3. The three-dimensional microfluidic control hazard detection chip according to claim 1, characterized in that the liquid outlet (9) has a nozzle structure that protrudes downward.
4. The detection reaction base (2) is composed of a sealed base (201) and a detection array chip (202), the upper part of the sealed base (201) has a cylindrical structure, a sealing ring is provided in the outer ring direction of the cylindrical structure, the detection reaction base positioning port (8) has a cylindrical shape that is sealedly coupled to the upper part of the sealed base (201), a detection array chip positioning groove (203) is provided at the top of the sealed base (201), the detection array chip (202) is provided in the detection array chip positioning groove (203), a reagent storage tank is provided at the top of the detection array chip (202), and the liquid outlet (9) is located above the reagent storage tank at the top of the detection array chip (202), characterized in that the detection chip for three-dimensional microfluidic control hazards is as described in claim 1 or 3.

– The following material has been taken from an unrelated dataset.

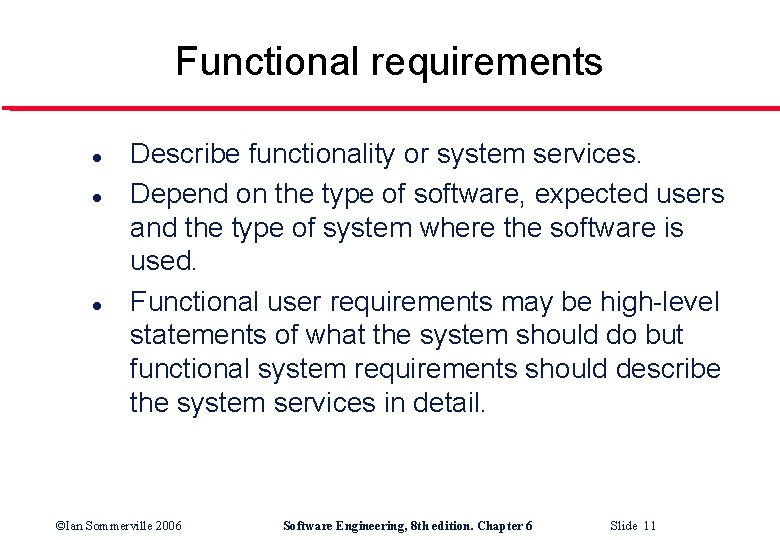 Functional requirements l l l Describe functionality or system services. Depend on the type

5. The detection chip for three-dimensional microfluidic control hazards according to claim 4, characterized in that a plurality of independently distributed concave single-target detection microgrooves (204) in an array-like manner are provided on the inner bottom of the detection array chip (202).
6. The three-dimensional microfluidic control hazard detection chip according to claim 1, characterized in that the bottom of the liquid inflow chamber (6) is funnel-shaped.
7. The three-dimensional microfluidic control hazard detection chip according to claim 1, further comprising a waste liquid chamber cap (12), wherein the microfluidic control chip body (1) is provided with a waste liquid outlet (13), the inside of the waste liquid outlet (13) is in communication with the waste liquid chamber (7), and the outside is sealed by the waste liquid chamber cap (12).
8. The three-dimensional microfluidic control hazard detection chip according to claim 7, characterized in that the front side of the waste liquid chamber cap (12) has a lateral cylindrical structure, a sealing ring is provided in the outer ring direction of the cylindrical structure, and the waste liquid chamber cap (12) is sealed and coupled with the waste liquid outlet (13) by the sealing ring.